There is great freedom and healing when an adult finds the courage to undo the past in order find change. Therefore, in approaching my mother’s story there was no grief to return to. The loss of her and its impact on me was complete–had been for many years. Sure, there was sorrow and much pain in reliving those final three years, but at the same time, the sorrow was surpassed by this uncanny realization that as I pressed on in the writing I felt like I was getting to know a woman who was taken from me at such an early age. I honestly believe that I have gotten to know my mother and her hidden heart. Amazing. To think one could get to know a parent beyond the grave is more than healing. It is, as we Indians say, full circle.
Given the trepidation and quite frankly, very real fear of “exposing” your family’s’ story how did you resolve the dilemma of writing this memoir?
First of all, my father passed on in 1989. I would not have attempted to write this story if he were still alive today. Like everyone, of all classes and races, Donald Rolo was quite complex. He could be loving and vicious, defender and attacker. I know he loved my mother deeply and thus, the tragedy of their relationship. But as much as I could attempt to convince him that this story was my own story, about my own memory of my relationship with my mother, his wife, I do not believe he would have received that– and mostly because of his own guilt and shame at how he treated her and their children.

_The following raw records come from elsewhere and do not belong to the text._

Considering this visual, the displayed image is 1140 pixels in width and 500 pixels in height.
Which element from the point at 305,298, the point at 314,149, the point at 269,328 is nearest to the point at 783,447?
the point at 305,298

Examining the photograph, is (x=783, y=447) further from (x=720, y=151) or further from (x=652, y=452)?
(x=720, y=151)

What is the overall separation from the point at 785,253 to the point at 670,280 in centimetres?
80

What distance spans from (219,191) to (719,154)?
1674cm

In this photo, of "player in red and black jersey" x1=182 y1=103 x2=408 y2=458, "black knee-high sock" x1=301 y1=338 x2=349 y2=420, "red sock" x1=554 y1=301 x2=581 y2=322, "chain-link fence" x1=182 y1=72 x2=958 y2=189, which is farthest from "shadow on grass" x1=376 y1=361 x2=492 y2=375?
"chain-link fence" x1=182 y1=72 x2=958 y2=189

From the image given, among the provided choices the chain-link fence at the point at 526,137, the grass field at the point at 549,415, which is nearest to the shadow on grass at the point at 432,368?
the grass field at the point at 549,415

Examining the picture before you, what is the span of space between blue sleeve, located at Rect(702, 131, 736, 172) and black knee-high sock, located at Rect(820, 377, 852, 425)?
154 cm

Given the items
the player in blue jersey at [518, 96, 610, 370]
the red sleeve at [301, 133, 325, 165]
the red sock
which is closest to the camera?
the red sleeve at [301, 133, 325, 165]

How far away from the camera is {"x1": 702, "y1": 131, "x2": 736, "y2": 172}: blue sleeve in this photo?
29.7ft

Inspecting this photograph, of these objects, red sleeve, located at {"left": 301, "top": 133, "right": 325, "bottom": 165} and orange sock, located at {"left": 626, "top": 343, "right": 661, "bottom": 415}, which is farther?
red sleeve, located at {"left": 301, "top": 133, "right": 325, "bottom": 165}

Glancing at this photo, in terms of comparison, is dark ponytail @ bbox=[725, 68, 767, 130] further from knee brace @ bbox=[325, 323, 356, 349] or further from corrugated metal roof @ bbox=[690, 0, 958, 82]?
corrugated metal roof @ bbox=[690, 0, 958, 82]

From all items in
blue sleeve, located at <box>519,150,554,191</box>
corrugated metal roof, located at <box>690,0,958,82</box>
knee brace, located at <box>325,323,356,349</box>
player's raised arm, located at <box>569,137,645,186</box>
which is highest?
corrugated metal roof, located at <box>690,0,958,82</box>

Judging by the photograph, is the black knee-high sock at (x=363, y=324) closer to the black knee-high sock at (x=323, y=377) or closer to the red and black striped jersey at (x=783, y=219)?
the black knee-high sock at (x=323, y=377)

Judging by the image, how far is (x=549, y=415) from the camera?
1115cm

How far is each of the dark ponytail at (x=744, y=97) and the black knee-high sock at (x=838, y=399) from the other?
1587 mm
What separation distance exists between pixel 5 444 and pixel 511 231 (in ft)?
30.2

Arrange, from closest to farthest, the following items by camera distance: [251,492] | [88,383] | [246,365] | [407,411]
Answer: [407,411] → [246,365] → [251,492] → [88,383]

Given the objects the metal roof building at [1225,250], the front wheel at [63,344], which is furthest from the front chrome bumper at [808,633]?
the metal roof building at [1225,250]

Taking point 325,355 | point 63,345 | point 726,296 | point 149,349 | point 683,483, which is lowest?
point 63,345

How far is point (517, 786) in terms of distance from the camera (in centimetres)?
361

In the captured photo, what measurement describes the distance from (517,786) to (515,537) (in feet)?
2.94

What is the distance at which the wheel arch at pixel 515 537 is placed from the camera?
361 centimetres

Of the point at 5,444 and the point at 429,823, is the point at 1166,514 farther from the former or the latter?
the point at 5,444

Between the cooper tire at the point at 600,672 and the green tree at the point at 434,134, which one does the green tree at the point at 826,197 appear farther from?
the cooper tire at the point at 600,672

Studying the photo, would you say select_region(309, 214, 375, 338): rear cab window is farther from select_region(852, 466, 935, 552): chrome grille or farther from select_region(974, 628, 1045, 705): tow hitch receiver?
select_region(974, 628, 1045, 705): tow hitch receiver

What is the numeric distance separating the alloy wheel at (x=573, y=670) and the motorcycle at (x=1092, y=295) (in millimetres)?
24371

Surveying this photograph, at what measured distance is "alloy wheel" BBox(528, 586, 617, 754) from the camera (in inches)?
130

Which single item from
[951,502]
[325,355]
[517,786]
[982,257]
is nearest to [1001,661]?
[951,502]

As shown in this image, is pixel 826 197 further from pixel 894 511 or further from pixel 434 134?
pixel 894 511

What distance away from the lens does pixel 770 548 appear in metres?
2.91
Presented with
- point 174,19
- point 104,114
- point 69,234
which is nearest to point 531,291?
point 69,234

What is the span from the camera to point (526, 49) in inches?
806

My father being removed from this life allowed me to truly embrace the truth that I “owned,” my personal story of my mother and me. I had a right to tell my story, regardless of concern for siblings. So I went through great lengths to truly “personalize” this story, leaving room for family members to say, “Well, that’s how Mark Anthony remembered it. I have a different recollection.” And that was okay with me. At the very least, my siblings agree that the attempt here was to honor our mother–give her the due of more dignity than despair.
If the memoir, for you, is not about closure or resolve in understanding your upbringing, then what does this story mean for you?
I believe each and every one of us has a story to tell. We share an equal worth in the family we call the universe. That one might want to tell their story for posterity, greater clarity and understanding, or simply to reminisce, it is all entirely valid. But I believe the impulse to tell our own story is as ancient as with all storytelling throughout the centuries. From cave paintings to the printed word, we tell our story to find meaning, purpose, in order to better connect to our rightful place in the universe. Our lives, our histories are much more than a series of random anecdotes, recurring scenes that haunt or give us joy. Our lives, our experiences add up to a larger, personal narrative–what has been our journey in this life and what will it be beyond this world?